V. Supplemental Jurisdiction
Although it does not appear that Crenshaw alleged any state-law claims with his federal claims under § 1983, construing the Complaint liberally, it implicates the state torts of negligence and medical malpractice. These claims are subject to dismissal because review is only appropriate upon exercise of the Court's supplemental jurisdiction. L.A. Draper & Son v. Wheelabrator-Frye, Inc., 735 F.2d 414, 427 (11th Cir. 1984) (quotation marks and citations omitted) (holding that “[t]o exercise [supplemental] jurisdiction over state law claims not otherwise cognizable in federal court, the court must have jurisdiction over a substantial federal claim and the federal and state claims must derive from a “common nucleus of operative fact”); see also United Mine Workers of Am. v. Gibbs, 383 U.S. 715, 726 (1966) (finding the exercise of supplemental jurisdiction is discretionary). In the posture of this case, the exercise of supplemental jurisdiction is inappropriate based on the Court's dismissal of the claims over which the Court has original jurisdiction. See 28 U.S.C. § 1367(c)(3) (allowing district courts to decline to exercise supplemental jurisdiction over a claim where “the district court has dismissed all claims over which it has original jurisdiction”).
VI. Conclusion
For these reasons, the Magistrate Judge RECOMMENDS that:
1. Defendant Ellis's Special Report (Doc. No. 17) be CONSTRUED as a motion for summary judgment and the motion be GRANTED in favor of Defendant Ellis.

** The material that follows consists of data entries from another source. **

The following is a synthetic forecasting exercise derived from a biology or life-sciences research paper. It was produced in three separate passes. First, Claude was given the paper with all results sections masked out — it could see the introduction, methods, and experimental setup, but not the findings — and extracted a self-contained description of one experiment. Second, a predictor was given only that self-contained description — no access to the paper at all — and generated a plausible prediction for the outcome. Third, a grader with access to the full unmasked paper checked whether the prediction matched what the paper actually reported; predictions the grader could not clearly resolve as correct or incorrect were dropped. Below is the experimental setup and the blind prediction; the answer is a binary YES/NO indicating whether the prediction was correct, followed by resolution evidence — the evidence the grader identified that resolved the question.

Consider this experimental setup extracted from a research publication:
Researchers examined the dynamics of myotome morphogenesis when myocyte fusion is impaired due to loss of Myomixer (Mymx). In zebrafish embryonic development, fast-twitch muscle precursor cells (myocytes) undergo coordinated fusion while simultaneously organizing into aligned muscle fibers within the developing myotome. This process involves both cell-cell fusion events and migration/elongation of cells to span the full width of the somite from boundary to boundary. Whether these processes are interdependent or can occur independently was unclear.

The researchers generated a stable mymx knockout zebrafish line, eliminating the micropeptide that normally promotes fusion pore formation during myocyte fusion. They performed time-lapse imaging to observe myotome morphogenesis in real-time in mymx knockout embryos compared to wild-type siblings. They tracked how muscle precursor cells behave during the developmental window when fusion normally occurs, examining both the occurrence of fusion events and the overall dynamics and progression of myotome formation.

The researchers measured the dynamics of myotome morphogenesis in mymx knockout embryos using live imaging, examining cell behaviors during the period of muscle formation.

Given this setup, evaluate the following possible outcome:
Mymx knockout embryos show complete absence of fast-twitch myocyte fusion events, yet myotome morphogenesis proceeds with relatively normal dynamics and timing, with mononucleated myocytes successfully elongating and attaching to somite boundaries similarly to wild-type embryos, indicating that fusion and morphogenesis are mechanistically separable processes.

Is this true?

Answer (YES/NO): NO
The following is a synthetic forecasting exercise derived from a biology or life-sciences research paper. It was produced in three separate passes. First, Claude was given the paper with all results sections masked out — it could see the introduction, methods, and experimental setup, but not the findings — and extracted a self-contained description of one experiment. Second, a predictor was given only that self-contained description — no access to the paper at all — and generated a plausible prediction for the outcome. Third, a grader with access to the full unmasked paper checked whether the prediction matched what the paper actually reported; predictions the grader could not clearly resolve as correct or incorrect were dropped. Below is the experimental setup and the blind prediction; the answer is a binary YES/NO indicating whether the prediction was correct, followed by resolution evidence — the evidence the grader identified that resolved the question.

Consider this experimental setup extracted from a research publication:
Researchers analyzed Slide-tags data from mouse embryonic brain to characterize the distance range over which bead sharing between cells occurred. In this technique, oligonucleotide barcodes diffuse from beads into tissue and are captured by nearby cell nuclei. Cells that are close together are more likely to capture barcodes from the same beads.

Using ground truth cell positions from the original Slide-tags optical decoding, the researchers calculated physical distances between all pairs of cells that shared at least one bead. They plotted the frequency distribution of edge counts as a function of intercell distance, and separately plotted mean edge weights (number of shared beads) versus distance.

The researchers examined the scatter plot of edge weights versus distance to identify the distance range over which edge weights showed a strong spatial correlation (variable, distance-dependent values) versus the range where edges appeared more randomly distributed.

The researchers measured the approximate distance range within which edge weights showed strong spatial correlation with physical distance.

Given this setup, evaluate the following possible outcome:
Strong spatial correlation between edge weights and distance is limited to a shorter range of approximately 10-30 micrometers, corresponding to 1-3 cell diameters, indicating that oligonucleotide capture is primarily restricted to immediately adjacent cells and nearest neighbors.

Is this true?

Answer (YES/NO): NO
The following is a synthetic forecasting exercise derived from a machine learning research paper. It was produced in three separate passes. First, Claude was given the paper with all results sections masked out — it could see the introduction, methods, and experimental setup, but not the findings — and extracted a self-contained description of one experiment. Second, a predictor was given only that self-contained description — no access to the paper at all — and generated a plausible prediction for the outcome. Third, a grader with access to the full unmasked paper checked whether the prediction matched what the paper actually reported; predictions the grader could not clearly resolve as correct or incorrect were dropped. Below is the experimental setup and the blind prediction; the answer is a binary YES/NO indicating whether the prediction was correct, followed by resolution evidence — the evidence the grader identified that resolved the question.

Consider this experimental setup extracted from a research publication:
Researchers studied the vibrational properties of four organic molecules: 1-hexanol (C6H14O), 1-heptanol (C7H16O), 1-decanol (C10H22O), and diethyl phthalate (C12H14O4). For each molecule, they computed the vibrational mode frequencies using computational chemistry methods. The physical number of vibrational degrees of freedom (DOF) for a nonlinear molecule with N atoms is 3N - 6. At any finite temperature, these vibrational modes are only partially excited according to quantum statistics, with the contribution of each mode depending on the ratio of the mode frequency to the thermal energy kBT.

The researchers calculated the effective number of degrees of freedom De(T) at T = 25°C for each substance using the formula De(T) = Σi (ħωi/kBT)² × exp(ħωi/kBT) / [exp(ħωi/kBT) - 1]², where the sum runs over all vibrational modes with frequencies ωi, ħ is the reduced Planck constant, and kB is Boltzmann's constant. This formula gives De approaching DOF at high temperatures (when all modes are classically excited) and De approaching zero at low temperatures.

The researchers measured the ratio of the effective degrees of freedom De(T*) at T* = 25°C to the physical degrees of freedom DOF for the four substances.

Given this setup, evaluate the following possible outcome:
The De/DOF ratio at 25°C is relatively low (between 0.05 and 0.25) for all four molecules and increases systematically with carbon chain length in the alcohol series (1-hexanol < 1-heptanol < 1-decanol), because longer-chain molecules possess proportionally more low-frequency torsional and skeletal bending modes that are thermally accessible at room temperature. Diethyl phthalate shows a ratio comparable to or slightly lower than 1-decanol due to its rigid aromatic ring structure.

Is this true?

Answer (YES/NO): NO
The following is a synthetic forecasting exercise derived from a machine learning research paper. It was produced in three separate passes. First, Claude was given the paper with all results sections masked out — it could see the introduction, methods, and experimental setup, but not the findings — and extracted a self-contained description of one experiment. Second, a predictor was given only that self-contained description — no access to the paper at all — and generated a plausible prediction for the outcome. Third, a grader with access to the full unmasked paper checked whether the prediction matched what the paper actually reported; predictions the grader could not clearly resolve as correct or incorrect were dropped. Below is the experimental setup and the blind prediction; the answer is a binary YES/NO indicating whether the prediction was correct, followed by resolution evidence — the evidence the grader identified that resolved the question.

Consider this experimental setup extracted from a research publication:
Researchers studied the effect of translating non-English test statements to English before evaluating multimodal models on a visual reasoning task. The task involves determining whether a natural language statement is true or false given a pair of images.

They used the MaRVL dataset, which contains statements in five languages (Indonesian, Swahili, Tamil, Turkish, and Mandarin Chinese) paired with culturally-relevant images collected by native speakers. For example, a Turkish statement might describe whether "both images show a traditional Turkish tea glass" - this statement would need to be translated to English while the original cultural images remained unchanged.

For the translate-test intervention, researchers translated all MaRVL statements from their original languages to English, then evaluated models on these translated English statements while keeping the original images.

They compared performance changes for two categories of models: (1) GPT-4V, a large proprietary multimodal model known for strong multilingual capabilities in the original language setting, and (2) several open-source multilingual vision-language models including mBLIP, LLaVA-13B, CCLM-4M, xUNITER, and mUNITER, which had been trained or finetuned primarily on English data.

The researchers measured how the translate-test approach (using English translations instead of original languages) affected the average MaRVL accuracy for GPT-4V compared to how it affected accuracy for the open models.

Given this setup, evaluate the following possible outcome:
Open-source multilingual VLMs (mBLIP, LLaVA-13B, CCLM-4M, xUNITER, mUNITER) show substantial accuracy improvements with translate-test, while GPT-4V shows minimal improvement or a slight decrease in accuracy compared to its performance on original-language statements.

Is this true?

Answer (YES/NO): NO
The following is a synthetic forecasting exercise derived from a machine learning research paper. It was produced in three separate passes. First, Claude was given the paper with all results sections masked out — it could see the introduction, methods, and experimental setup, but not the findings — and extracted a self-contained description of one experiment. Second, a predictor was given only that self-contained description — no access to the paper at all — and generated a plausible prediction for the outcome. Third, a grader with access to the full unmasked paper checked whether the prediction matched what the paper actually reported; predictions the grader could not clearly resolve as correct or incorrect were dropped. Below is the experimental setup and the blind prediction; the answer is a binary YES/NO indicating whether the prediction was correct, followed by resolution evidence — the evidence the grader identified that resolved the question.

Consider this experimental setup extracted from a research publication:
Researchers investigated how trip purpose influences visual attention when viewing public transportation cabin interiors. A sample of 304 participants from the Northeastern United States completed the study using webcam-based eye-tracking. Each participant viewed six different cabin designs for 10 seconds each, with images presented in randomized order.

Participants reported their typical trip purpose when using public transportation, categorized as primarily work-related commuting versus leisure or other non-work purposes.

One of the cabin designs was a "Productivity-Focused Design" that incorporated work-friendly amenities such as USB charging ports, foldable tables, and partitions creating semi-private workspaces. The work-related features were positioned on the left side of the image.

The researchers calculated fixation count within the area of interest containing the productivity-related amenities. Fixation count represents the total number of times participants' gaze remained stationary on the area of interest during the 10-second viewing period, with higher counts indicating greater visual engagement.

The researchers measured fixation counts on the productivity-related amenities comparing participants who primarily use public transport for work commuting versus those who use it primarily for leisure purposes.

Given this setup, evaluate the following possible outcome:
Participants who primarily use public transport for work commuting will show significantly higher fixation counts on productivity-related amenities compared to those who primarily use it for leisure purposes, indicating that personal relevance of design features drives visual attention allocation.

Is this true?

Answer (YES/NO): NO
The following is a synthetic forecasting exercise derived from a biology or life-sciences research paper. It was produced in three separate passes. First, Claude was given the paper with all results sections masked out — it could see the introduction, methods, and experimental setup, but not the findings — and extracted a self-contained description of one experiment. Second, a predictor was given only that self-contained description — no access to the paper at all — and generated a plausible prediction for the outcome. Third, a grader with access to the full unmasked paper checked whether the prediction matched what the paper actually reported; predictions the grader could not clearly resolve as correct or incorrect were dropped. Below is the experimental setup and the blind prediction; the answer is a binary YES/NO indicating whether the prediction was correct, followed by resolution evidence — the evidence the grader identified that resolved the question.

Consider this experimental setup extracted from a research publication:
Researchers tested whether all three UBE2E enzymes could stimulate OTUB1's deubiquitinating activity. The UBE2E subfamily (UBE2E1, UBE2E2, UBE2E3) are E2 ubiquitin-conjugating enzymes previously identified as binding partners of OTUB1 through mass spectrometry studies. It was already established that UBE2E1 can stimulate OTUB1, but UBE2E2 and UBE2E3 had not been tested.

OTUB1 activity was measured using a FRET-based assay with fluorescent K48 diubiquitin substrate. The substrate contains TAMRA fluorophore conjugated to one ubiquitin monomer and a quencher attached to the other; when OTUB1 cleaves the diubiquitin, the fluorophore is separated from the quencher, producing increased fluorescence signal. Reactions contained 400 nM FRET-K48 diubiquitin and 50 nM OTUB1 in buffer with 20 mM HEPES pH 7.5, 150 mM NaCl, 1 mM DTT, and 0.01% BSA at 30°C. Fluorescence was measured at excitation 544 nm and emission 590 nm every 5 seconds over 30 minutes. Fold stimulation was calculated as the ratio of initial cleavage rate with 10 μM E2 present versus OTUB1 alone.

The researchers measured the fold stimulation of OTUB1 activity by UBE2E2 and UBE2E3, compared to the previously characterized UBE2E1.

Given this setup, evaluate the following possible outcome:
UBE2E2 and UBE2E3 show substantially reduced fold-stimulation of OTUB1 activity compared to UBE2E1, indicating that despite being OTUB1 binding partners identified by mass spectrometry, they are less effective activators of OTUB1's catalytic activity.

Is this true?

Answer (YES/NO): YES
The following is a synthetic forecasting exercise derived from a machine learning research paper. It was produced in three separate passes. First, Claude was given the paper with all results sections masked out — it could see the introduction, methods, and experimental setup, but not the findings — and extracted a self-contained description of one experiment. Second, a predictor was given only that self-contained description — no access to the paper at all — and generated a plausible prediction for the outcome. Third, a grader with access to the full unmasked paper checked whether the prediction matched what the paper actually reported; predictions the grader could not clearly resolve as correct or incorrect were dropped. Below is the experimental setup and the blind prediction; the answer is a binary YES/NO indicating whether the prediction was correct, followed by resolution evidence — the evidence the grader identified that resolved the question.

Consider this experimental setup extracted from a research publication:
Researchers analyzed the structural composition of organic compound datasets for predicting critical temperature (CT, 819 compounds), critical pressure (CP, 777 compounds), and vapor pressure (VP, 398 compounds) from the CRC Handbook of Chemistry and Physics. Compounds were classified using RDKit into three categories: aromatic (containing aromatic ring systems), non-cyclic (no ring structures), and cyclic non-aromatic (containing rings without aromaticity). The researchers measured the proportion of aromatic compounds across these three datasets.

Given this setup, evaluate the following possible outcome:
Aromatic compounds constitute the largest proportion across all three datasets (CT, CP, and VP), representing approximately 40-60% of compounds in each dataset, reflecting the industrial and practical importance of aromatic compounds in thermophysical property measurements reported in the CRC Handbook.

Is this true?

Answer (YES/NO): NO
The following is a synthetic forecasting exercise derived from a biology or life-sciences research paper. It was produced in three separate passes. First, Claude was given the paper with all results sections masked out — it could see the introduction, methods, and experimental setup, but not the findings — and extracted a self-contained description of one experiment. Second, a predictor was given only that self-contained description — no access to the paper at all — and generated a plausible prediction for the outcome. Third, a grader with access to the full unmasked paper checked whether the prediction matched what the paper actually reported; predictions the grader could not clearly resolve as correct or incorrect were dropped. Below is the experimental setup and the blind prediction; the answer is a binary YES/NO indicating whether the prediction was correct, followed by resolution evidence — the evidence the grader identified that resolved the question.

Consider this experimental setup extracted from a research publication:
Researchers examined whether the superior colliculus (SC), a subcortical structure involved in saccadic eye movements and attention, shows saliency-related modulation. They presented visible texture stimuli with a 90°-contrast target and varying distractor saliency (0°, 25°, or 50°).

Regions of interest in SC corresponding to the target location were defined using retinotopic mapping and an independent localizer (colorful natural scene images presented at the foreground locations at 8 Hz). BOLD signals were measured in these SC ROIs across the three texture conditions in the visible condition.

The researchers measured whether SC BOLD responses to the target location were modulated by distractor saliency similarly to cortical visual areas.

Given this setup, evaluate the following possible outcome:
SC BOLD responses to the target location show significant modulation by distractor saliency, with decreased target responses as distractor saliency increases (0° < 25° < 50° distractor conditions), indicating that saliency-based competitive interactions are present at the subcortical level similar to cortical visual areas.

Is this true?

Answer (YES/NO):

2. This case against Defendant “Staton Healthcare Service” be DISMISSED with prejudice under 28 U.S.C. § 1915A(b)(1).
3. Plaintiff's federal claim against Defendant Ellis be DISMISSED with prejudice.
4. The Court DECLINE to exercise supplemental jurisdiction over Plaintiff's state-law claims under 28 U.S.C. § 1367(c)(3) and DISMISS said claims without prejudice.
5. This case be DISMISSED with prejudice.
Further, it is ORDERED that any objections to this Recommendation must be filed by November 28, 2023. An objecting party must identify the specific portion of the factual findings or legal conclusions to which the objection is made and must describe in detail the basis for the objection. Frivolous, conclusive, or general objections will not be considered. This Recommendation if not a final order and, therefore, it not appealable.
Failure to file a written objection to this Recommendation shall bar a party from a de novo determination by the District Court of any factual findings or legal conclusions contained herein and shall waive the right of the party to challenge on appeal any subsequent order that is based on factual findings and legal conclusions accepted or adopted by see Resol. Tr. Corp., v. Hallmark Builders, Inc., 996 F.2d 1144, 1149 (11th Cir. 1993); Henley v. Johnson, 885 F.2d 790, 794 (11th Cir. 1989); 11TH Cir. R. 3-1.